» Set problem 1:
In the article about the town judge appointment, what pay did the town agree to give Justice Ronald Bates until a new judge could be appointed and begin serving?

» Article:
The town board had voted in favor of appointing Wood pending the decision from the Judicial Board of Ethics, according to draft minutes of the special meeting on Dec. 6. Councilman Gerald Wood, Brian Wood’s father, abstained. 

Lounsbury said at the meeting that Wood had already been cleared to serve as a judge by Albany County Sheriff Craig Apple.

Lounsbury said at the Dec. 14 meeting that Wood’s application was rejected because the Judicial Board of Ethics ruled that Wood could have a conflict of interest as a judge, or at least there would be the perception of a conflict of interest.

She said that in January the board would have to start process of appointing someone. Lounsbury herself will not be part of that process since she did not seek re-election in November.

Lounsbury said that Justice Ronald Bates had agreed to do the work of both town judges, which would mean that he would have to be compensated for doing so. Based on a suggestion from Bates, the town agreed to pay him one-and-a-half times his normal pay until a new judge could be appointed and begin serving.

Because courses to educate incoming judges are offered so sparingly, the board estimated that this might not be until May. Both court clerks would continue serving as scheduled, Lounsbury said.

» Set problem 2:
Rewrite the entries starting with the line with "lens in mm?" and going on through the line with "2.40 metres", replacing each "pixel" with "location" and leaving everything else unchanged.

» Records provided:

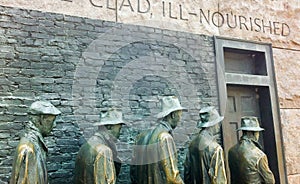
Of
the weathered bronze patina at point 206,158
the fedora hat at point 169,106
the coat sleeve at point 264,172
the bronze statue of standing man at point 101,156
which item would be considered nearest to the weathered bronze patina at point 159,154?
the fedora hat at point 169,106

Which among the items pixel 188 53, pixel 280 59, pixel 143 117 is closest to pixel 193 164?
pixel 143 117

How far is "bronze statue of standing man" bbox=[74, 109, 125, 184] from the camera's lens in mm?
4164

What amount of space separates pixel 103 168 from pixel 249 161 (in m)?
2.17

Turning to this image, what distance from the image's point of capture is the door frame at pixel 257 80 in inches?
253

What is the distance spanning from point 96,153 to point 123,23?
2.40 metres

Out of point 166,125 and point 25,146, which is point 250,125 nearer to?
point 166,125

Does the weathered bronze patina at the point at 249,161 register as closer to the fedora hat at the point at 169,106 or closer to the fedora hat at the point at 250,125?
the fedora hat at the point at 250,125

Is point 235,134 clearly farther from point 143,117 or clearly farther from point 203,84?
point 143,117

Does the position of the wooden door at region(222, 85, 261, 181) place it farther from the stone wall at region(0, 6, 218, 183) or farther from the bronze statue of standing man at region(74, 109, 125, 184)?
the bronze statue of standing man at region(74, 109, 125, 184)

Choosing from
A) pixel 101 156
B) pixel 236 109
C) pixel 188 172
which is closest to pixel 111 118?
pixel 101 156

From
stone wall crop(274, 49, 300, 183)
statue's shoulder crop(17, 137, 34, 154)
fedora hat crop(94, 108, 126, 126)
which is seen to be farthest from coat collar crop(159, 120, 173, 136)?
stone wall crop(274, 49, 300, 183)

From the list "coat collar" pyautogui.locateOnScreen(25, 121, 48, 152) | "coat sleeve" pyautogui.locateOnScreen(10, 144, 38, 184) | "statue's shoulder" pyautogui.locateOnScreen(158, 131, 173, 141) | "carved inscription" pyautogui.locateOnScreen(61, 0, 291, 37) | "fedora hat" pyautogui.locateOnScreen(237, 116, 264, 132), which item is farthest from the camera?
"carved inscription" pyautogui.locateOnScreen(61, 0, 291, 37)

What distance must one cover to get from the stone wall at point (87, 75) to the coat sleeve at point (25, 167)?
3.63 feet

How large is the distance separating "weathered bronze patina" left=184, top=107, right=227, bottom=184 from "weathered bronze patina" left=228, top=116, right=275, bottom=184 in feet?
1.77
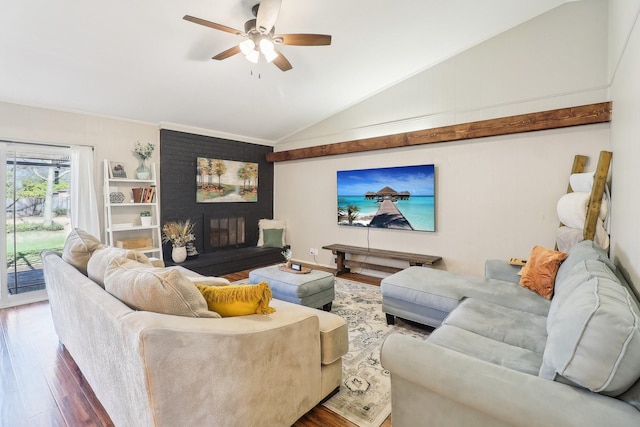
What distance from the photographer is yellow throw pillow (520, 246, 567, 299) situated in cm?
235

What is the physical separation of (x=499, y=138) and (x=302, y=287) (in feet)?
9.71

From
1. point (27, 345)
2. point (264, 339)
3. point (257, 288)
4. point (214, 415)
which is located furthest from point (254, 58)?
point (27, 345)

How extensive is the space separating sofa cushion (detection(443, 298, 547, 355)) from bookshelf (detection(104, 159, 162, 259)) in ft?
13.3

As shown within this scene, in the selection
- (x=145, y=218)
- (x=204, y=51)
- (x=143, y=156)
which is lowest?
(x=145, y=218)

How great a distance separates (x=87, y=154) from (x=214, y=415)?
4106 millimetres

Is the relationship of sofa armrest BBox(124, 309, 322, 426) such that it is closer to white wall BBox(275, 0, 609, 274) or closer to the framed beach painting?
white wall BBox(275, 0, 609, 274)

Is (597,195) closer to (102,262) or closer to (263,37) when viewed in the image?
(263,37)

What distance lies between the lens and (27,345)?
2.60m

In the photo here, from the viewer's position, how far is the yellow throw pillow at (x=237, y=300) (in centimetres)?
149

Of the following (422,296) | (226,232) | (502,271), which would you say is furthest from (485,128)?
(226,232)

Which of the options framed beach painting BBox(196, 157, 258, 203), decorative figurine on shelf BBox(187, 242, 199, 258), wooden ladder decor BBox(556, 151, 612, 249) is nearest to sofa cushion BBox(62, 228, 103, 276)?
decorative figurine on shelf BBox(187, 242, 199, 258)

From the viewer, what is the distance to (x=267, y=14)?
7.38ft

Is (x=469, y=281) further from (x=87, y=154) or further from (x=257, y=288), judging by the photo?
(x=87, y=154)

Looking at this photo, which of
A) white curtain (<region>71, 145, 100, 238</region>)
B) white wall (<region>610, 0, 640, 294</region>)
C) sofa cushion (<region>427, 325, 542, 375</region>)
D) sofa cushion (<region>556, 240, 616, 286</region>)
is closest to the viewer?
sofa cushion (<region>427, 325, 542, 375</region>)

» Final answer 1:
One-and-a-half times his normal pay.

» Final answer 2:
How far is "bronze statue of standing man" bbox=[74, 109, 125, 184] from the camera's lens in mm?
4164

What amount of space separates location 103 168 from location 249 161 (in m)?
2.17

Turning to this image, what distance from the image's point of capture is the door frame at location 257 80 in inches?
253

What is the distance spanning from point 96,153 to point 123,23?
2.40 metres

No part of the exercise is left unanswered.